• **The task**
Look for "Bahor" in each line of the records, and copy the lines that have it.

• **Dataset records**

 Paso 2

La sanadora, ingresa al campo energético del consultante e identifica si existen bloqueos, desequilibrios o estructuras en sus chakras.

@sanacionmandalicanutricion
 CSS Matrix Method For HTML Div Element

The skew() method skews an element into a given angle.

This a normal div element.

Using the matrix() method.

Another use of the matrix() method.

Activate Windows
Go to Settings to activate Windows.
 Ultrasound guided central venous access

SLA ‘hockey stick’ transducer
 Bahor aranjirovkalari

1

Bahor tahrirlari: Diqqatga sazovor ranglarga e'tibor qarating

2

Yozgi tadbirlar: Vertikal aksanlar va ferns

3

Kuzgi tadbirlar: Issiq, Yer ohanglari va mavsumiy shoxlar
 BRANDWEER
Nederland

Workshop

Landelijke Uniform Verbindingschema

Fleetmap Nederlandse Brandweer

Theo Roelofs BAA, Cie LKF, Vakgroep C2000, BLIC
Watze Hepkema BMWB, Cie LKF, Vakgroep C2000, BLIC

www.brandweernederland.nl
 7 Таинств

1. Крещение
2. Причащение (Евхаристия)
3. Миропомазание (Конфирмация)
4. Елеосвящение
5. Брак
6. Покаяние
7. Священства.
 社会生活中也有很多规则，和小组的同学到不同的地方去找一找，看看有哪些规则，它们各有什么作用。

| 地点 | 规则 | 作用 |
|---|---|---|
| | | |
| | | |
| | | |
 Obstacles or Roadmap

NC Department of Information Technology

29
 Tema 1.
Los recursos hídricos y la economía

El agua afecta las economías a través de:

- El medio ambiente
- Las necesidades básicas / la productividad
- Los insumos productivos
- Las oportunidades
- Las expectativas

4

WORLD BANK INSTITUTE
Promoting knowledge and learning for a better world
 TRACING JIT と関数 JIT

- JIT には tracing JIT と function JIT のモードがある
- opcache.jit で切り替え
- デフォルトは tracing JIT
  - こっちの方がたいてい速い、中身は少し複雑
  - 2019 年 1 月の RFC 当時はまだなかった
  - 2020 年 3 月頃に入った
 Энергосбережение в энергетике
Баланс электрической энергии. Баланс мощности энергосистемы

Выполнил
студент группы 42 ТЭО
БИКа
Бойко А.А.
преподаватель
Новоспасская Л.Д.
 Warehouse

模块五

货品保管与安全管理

• **Completed exercise**
 Bahor aranjirovkalari
Bahor tahrirlari: Diqqatga sazovor ranglarga e'tibor qarating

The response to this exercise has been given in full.